I don't know why the GPU support should be lacking with a Type-1. That runs bare metal, and you're running a full OS under that sans any host OS in between. So if the support for the GPU is in your OS instance, you should have access to it. But I'm not that big a workstation type so I'll defer to those who do more with those than me. If you say it's a problem, you'll get no argument from me.
-40hz
This is a summary of the info I found when I looked into using Xen as a hypervisor sometime last year:
Xen is an hypervisor that runs on metal (the pc / server) and then hosts virtual machines called domains.
A Xen PV domain is a paravirtualized domain, that means the operating system (usually we're talking linux here) has been modified to run under Xen, and there's no need to actually emulate hardware. This should be the most efficient way to go, performance wise.

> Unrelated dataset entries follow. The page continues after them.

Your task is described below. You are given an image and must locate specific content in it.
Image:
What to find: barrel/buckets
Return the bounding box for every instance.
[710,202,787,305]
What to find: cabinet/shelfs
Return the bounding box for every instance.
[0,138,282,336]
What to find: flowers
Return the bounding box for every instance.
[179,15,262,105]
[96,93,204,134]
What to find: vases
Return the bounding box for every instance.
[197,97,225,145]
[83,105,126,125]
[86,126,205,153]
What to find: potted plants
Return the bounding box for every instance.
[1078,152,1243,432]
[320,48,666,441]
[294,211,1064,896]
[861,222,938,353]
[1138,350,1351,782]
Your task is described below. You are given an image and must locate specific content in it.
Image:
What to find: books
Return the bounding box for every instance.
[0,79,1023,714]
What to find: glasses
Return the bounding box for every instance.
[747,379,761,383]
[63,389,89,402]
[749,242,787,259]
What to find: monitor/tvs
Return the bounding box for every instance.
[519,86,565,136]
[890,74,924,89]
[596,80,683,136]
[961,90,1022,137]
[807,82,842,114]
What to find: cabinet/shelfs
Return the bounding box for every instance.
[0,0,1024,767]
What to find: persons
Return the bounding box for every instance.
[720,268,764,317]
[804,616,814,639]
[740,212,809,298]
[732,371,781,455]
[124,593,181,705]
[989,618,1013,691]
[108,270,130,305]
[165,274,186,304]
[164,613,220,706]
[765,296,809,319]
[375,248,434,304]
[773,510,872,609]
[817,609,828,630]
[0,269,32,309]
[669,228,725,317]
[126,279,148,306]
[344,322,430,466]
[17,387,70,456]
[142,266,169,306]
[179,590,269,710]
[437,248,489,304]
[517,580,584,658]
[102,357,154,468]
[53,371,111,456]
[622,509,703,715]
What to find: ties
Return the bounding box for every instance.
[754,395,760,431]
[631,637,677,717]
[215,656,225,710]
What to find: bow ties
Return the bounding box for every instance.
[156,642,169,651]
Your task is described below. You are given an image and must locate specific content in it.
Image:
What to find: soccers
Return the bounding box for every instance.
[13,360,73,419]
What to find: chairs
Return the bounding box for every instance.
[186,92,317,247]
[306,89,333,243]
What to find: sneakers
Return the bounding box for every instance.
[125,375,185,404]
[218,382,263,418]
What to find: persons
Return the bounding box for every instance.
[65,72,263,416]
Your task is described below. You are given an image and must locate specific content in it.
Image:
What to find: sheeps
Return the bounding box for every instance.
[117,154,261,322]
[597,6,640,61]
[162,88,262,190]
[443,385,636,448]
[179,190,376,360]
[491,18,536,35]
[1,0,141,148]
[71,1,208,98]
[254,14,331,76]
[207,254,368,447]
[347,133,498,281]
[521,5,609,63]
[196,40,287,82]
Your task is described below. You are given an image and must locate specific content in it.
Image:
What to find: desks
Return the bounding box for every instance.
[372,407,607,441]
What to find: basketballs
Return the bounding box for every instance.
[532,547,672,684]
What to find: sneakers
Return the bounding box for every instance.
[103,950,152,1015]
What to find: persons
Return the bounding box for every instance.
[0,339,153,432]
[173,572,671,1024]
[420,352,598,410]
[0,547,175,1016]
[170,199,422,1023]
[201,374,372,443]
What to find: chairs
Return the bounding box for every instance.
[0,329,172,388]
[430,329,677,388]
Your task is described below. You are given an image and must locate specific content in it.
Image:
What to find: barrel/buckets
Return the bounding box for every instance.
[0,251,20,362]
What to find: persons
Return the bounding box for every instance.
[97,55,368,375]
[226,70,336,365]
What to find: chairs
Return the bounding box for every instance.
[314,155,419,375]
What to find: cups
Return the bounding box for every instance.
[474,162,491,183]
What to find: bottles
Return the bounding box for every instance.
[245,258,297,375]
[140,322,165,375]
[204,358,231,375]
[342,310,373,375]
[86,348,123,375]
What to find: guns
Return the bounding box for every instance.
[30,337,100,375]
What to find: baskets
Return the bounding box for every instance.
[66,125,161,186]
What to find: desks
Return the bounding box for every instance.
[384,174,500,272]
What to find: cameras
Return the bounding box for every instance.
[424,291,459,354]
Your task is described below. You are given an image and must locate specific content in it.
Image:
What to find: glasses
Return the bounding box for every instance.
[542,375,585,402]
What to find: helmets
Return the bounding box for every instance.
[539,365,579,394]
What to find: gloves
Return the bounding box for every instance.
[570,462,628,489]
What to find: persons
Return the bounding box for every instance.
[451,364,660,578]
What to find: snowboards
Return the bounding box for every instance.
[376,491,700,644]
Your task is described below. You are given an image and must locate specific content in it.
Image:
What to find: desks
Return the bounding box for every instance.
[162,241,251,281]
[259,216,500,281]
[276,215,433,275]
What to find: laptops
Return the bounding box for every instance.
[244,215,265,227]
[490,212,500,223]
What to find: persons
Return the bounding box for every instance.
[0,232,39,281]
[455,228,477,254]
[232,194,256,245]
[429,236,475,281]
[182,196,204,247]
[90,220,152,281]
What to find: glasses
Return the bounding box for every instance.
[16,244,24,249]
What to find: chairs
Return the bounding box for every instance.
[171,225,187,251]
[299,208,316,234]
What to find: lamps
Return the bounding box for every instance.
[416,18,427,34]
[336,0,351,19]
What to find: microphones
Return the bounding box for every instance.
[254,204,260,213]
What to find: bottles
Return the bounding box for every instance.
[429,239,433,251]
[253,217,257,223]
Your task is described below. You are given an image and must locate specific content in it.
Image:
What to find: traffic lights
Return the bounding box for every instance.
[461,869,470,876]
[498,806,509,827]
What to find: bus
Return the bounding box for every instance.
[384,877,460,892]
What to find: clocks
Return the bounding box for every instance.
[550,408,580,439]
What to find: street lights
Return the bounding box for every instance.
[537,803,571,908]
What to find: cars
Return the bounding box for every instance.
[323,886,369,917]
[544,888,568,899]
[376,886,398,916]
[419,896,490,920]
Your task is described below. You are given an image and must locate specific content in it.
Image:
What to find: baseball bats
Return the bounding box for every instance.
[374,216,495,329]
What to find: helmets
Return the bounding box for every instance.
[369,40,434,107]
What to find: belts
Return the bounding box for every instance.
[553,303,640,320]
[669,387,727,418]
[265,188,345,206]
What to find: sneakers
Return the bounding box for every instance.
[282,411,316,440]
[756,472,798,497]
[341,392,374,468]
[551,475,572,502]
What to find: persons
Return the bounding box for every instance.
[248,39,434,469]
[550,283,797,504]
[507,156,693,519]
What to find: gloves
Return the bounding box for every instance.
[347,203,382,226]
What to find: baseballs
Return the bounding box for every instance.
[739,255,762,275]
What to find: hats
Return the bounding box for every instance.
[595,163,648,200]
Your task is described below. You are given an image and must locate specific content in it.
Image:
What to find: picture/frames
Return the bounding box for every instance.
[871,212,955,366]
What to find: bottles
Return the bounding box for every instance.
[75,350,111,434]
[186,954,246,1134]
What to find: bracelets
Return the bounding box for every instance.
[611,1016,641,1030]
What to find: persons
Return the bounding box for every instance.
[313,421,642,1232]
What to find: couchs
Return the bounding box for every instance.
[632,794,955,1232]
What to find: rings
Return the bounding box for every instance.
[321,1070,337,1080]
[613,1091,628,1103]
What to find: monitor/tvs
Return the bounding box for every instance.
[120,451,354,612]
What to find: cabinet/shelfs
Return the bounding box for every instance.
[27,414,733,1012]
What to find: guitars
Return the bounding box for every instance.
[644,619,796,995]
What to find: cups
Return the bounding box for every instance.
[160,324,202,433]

A Xen HVM domain is hardware emulated domain, that means the operating system (could be Linux, Windows, whatever) has not been modified in any way and hardware gets emulated. This is rather slow, so usually you install PV drivers in the guest os for critical hardware (usually disk and network), so the guest as a whole will run fully virtualized but the most performance-critical pieces of hardware will run paravirtualized. Recent linux systems have pv drivers for both disk and network in the kernel, and there exist various PV drivers for Windows too. With all the development on HVM in recent years there usually is little difference in performance between HVM and PV for standard workloads.
Since Windows is proprietary, it has not been modified to work with Xen. Therefore, it can only be configured under Xen as an HVM, which means all the hardware is emulated and thus slower. This is especially true for non-standard workloads, such as gaming.
Or at least that's my understanding of the info I've found. That said, I'd love to be proven wrong, because I really like the idea of using a hypervisor instead of a bunch of VMs.